WHAT IS BEING ASKED => According to the pizza dough making text, how can you tell when dough is well kneaded?

QUOTED PASSAGE =>
##############################

PIZZA DOUGH MAKING
Mixing – this involves the mixing together of flour, water and yeast – as simple as that. At this stage, the gluten proteins begin to unfold and form water-protein complexes. Secondly, the yeast begins to feed on the sugars and starts the process of fermentation and the production of carbon dioxide. In some of our recipes, we use the “sponge” method, which involves mixing up to half of the flour in with the yeast and water mixture. This can give a slightly more aerated end product due to the longer time of fermentation.
Kneading – this improves the aeration of the dough and furthers the development of the gluten. It is best done by hand if you prefer a product with larger air bubbles but some bread machines and food mixers these days do have dough hooks, which will result in a very fine, cake-like texture. Your technique for kneading will determine the final texture of your bread or base. Your dough is well kneaded when it takes on a silky, satiny appearance. Rich, buttery or sweet doughs generally require longer kneading than others.

##############################

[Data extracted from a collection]
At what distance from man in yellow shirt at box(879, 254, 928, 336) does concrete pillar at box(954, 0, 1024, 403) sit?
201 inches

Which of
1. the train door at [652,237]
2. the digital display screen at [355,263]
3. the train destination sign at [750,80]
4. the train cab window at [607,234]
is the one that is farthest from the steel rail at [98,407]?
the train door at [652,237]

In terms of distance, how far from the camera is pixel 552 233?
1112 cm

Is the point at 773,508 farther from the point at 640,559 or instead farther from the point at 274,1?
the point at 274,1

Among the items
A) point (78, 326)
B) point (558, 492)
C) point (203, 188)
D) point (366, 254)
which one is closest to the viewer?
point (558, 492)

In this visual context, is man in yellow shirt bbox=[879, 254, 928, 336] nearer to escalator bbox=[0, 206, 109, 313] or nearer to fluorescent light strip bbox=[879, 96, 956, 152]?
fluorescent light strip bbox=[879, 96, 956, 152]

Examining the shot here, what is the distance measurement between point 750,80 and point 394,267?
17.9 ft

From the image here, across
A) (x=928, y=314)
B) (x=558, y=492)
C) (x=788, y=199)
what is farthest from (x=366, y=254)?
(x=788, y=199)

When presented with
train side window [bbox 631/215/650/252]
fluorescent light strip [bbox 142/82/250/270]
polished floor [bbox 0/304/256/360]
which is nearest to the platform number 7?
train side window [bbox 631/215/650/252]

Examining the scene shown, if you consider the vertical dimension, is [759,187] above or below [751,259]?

##############################

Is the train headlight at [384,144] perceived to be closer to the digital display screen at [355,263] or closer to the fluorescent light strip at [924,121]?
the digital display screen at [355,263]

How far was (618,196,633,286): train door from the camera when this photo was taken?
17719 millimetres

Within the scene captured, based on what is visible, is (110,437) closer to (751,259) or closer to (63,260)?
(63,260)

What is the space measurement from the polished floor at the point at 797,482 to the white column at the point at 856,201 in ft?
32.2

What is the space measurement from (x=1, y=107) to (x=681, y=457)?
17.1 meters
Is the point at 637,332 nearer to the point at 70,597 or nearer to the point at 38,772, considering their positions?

##############################

RESULT OF THIS EXERCISE => It takes on a silky, satiny appearance.